▶ [Material for the task]
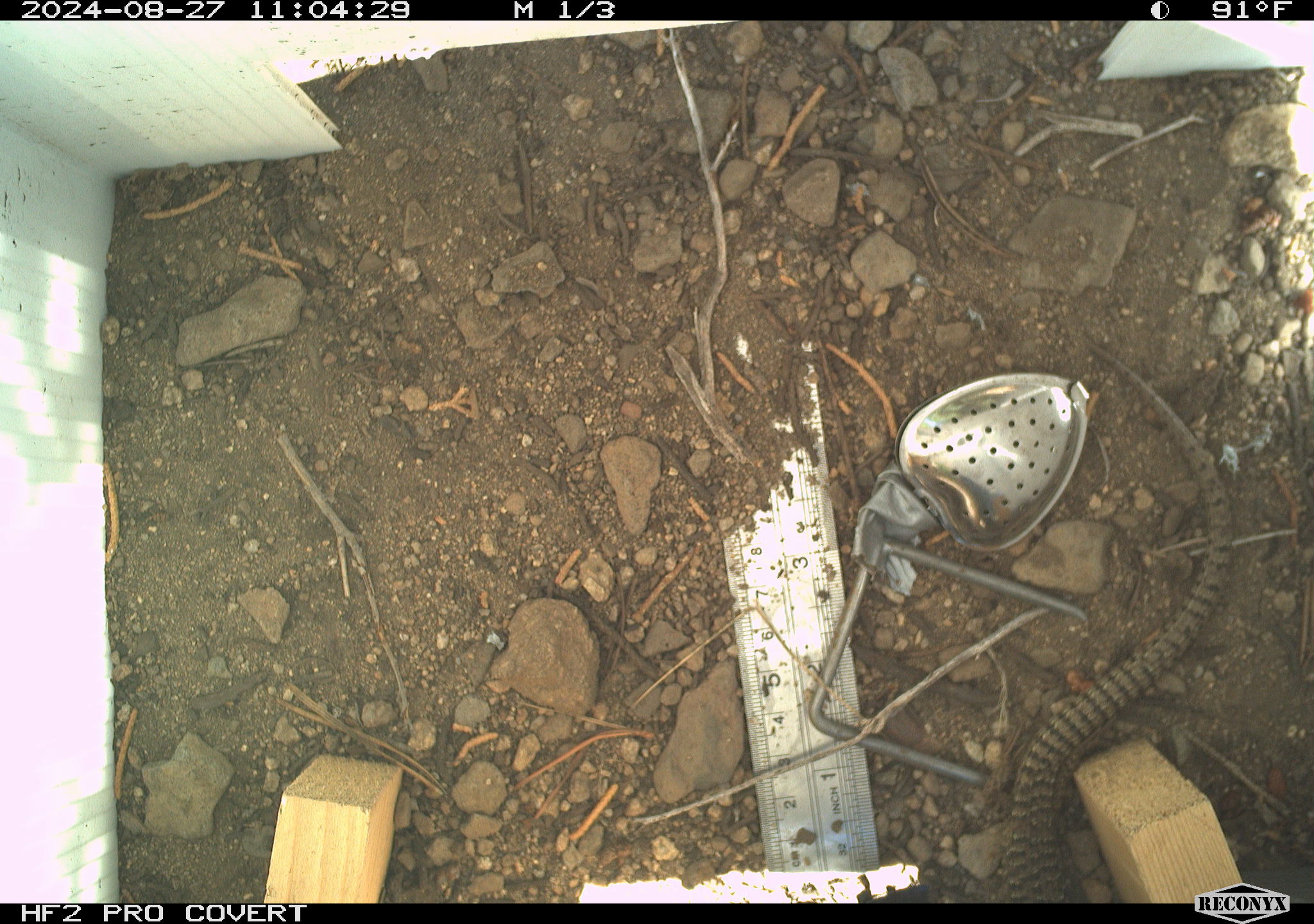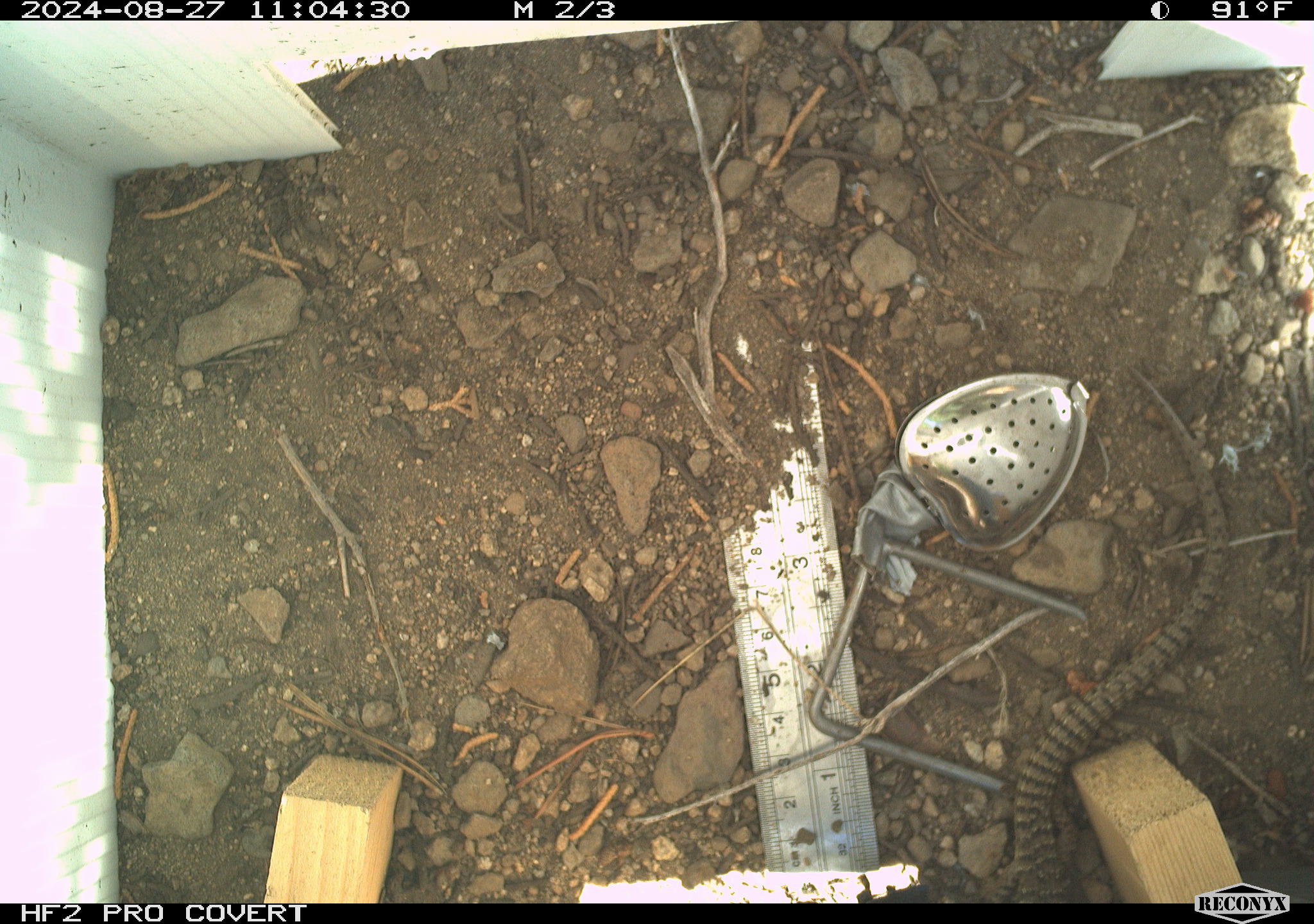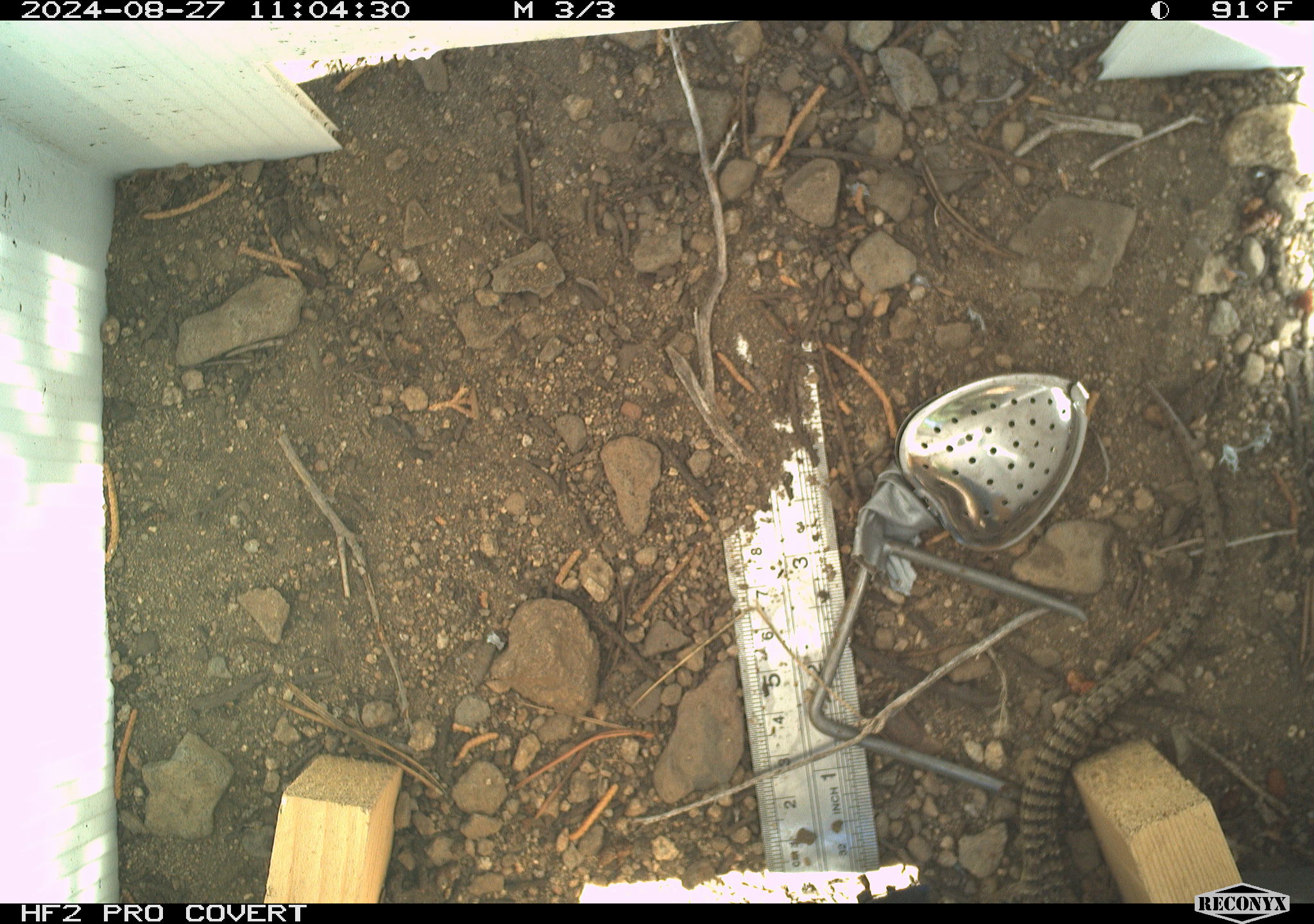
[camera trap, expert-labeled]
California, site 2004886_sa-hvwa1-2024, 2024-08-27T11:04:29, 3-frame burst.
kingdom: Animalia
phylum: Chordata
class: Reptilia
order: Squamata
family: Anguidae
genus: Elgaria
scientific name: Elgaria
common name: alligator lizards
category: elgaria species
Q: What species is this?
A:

▶ [Exercise details] Only the text of the records is to be reproduced exactly; skip the pictures.

▶ [Task response]
[camera trap, expert-labeled]
California, site 2004886_sa-hvwa1-2024, 2024-08-27T11:04:29, 3-frame burst.
kingdom: Animalia
phylum: Chordata
class: Reptilia
order: Squamata
family: Anguidae
genus: Elgaria
scientific name: Elgaria
common name: alligator lizards
category: elgaria species
Q: What species is this?
A:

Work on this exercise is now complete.